Vajinal doğumda ise doğum şartların tam uygun olmadığı beklenmedik bir
zamanda olabilir. Sezeryanda bebek olgun olduktan hemen sonra (39. haftada)
doğurtulur. Doğum eyleminin başlaması beklendiğinde ise gebelik süresi 42.
haftaya kadar uzayabilir. Bu ek 3 hafta içerisinde bebek beklenmedik bir şekilde
ölebilir. Bu sayılan durumlar çok nadir rastlanan durumlardır. O yüzden
sezeryan yanlızca kesinlikle gerekli olan durumlarda (previa gibi)
uygulanmalıdır. Kesin gerekli olmayan durumlarda ise her gebe ayrı ayrı değerlendirilmelidir.
Kadın doğum uzmanının doğum şekli konusundaki hissi ve tecrübeleri doğum şekline
karar verilmesi konusunda ön plana alınmalıdır. Sezeryan aşırı ve gereksiz
yere uygulandığında doğal sürecin tersine gidildiğinden kitlesel düzeyde
bakıldığında anne ve bebek hayatına olumsuz etki etmesi kaçınılmazdır.

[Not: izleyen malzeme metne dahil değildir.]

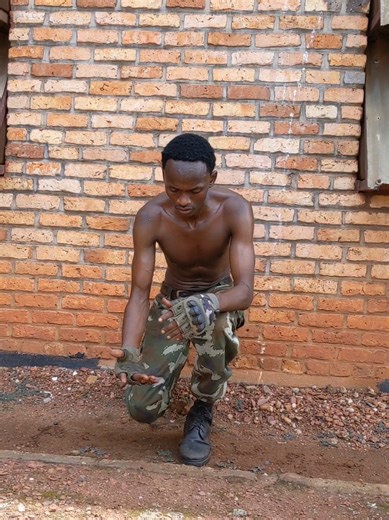 ELIG tactics 🇷🇼#fyp #rwandatiktok🇷🇼 #army #military #military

Elektif sezeryanın uygulanması
Sezeryan ile doğumu elektif olarak gerçekleştirmek
için anne adayının gebelik haftası kesin olarak belirlenmiş olmalıdır.
Diabet gibi bebeğin akciğerlerinin geç olgunlaştığı durumlar hariç, 39.
gebelik haftasından sonra bebek olgunlaşmış kabul edilir. Bu nedenle
elektif sezeryan sıklıkla 39. gebelik haftası içinde uygulanır. Gebelik
haftasının kesin olarak belli olmadığı durumlarda nadir de olsa akciğerleri
olgunlaşmamış prematüre bir bebek doğurtulma riski vardır.
Gebeliğin seyrinde bazen doğum eylemi başlamamasına
rağmen acil sezeryan kararı verilen durumlar da vardır. Bunlar genellikle
beklenmedik durumlardır. Bebeğin kalp seslerinin bozulmuş olması ve fetal
distres ortaya çıkması, ablatio gelişmesi (plasentanın erken ayrılması) ya
da nadiren suların gelmesi esnasında kordonun sarkması durumunda doğum
eylemi başlamadan acil sezeryan uygulanır.
Doğum eyleminin başlatılma
girişimlerinin başarısız olması (başarısız indüksiyon girişimi) durumunda
sezeryan kararı verilmesi
Beklenen doğum eyleminin başlamadığı durumlarda
anne adayına serviksi olgunlaştıran ilaçlar ve suni sancı verilir. Buna indüksiyon
adı verilir. İndüksiyon doğum eylemini başlatmada başarısız olursa
sezeryanla doğum gerçekleştirilir. İndüksiyon en sık miyad geçmesinde
uygulanır. Anne hayatının ya da bebek hayatının tehlikede olduğu durumlarda
da (ağır preeklampsi ve fetal distres gibi) fetus miadında olmasa bile indüksiyonla
doğum eylemi başlatılmaya çalışılır.